Most hobbies or occupations have their own specialized vocabulary, and horse ownership and equestrian sports are no different. Understanding the terminology used by people involved in the hobby serves as a crucial part of owning a horse or participating in equestrian sports. First-time owners or individuals new to riding may experience difficulty finding the proper equipment or resources if they don’t know what a word means. Similarly, those looking to purchase their first horse may find themselves struggling to determine the difference between a colt and a filly.
Basic horse vocabulary can be divided into four categories: general terms, riding terms, horse anatomy, and equipment. Here’s a guide to some of the most important terms to know.

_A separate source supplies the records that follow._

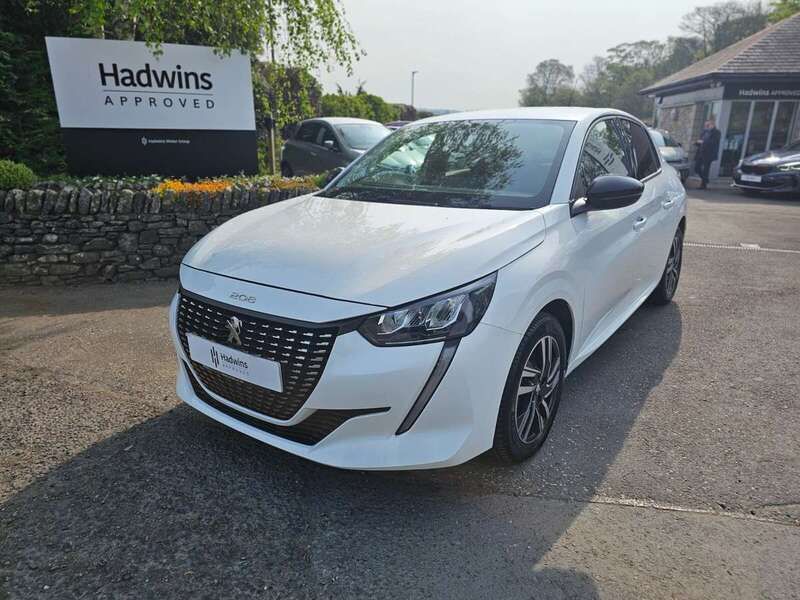 White Used 2022 Peugeot 208 Allure Premium Hatchback | £14,995 (Fair price) - Image 1/4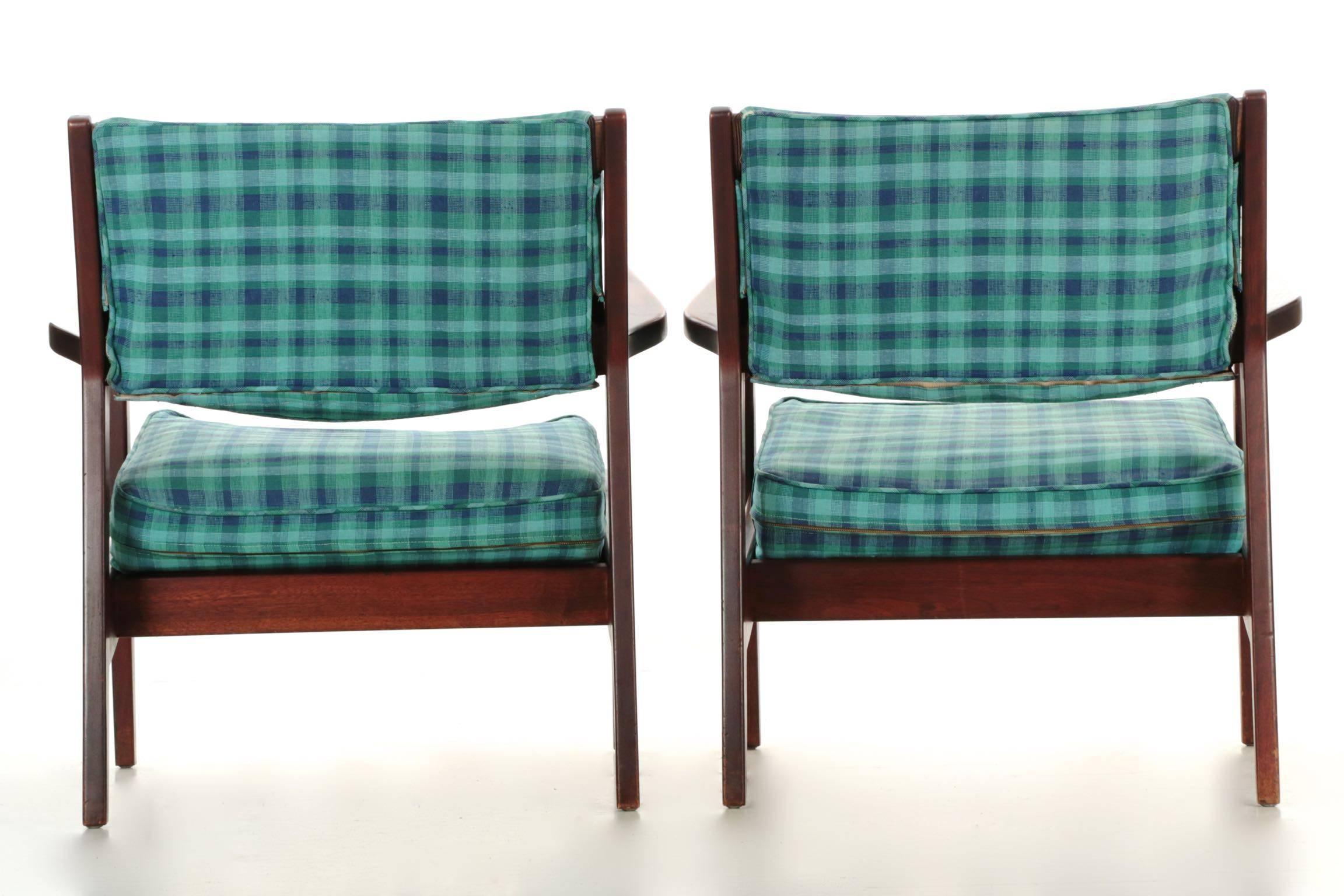 Mid-20th Century Pair of Jens Risom Mid-Century Modern Walnut Armchairs and Ottoman, circa 1960s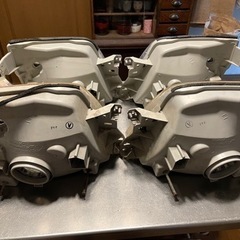 キャラバン　E25 純正ヘッドライト と海外製ヘッドライトの画像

Equestrianism. A broad term used to describe the sport of riding a horse, which encompasses several types of riding, such as Western and English riding. While the Olympics feature no forms of Western riding, there are three English events: eventing, jumping, and dressage, a performance sport that judges how well riders and horses can perform a series of prescribed movements. Other forms of equestrianism include racing, polo, and general pleasure riding.
Hand. The traditional measurement unit used to measure the height of a horse, from the ground to the highest non-moving point on its body: an area at the base of the neck called the withers. Each “hand” is equivalent to four inches and any additional inches are counted using decimal points. The abbreviated form “hh” stands for “hands high.”
Pony. A horse that stands below 14.2 hh, although some pony breeds have the word “horse” in their name. In addition, some individual ponies may grow over the 14.2 hh threshold.
Mare. The word used to describe a mature female horse, usually over the age of three.
Stallion. An uncastrated male horse, usually over the age of three. First-time owners and individuals new to equestrianism may find a stallion difficult to handle.
Gelding. A castrated male horse of any age. Geldings are typically good riding companions and workhorses, as they typically exhibit less aggressive behavior than the uncastrated stallion. The term also refers to the castration process.
Yearling. Young horses between the ages of one and two years. Although yearlings typically do not have enough discipline to ride, thoroughbred racehorses often beginning training as yearlings.
Weanling. A young horse weaned from its mother, which usually occurs when it is between three and six months old.
Foal. A young horse under a year old of either sex. For some people, the term exclusively refers to young horses still nursing from their mothers, but others may still use the term after a horse is weaned from its mother’s milk.
Filly. Term used to describe a young female horse under four years of age.
Colt. Term used to describe a young male horse under four years of age.
Broke and Unbroke. Horse trainers use the terms broke and unbroke to describe whether a horse is properly trained for riding. A broke horse possesses the proper training for a rider of any level of experience to handle it, while an unbroken horse either has not been trained or is too young to begin training.
Bareback. The act of riding a horse without a saddle. Some people will use pads or blankets in place of a saddle.
Gait. A term that refers to the various speeds of the horse, which are generally classified according to the movement of the legs and in what combination. Most horses are said to have three gaits: canter, trot, and walk. Some breeds have unique terms to describe their gait; for example, some horses are said to “pace” instead of “trot.”
Walk. The most easygoing and slowest of the three gaits. This is the speed of normal horseback riding.
Trot. The medium-speed gait that involves a two-beat bounce. A slower, less bouncy gait is called the jog.
Canter. A faster gait that consists of a smooth, three-beat footfall that may feel akin to a rocking motion. This is the fastest speed for normal horseback riding and the term for a controlled gallop.
Gallop. A fast, four-beat gait during which each hoof touches the ground separately. At some points during a gallop, all four hooves lift off the ground.
Conformation. A term that describes the shape of the horse’s body and its overall proportions and physical attributes. Well-conformed horses generally have stronger bodies with no injuries that will interfere with health or performance.
Withers. A term used for the ridge between the horse’s shoulder blades where the neck joins with the back. This also serves as the highest non-moving part of a horse’s anatomy and the highest point used to measure the height of any individual horse.
Tack. A word for the equipment used when riding a horse, such as saddles, bridles, reins, and other pieces.
Bridle. A piece of equipment that goes on the horse’s head and allows the rider to communicate with the horse and control its movements. It consists of the headstall, which goes over the horse’s head, and the bit slotted into the horse’s mouth.
Bit. The metal part of the bridle that sits in the horse’s mouth. It serves the purpose of delivering instructions regarding movement from the rider to the horse.
Reins. The strip of leather or nylon connected to the bit that riders hold to direct the horse’s movement.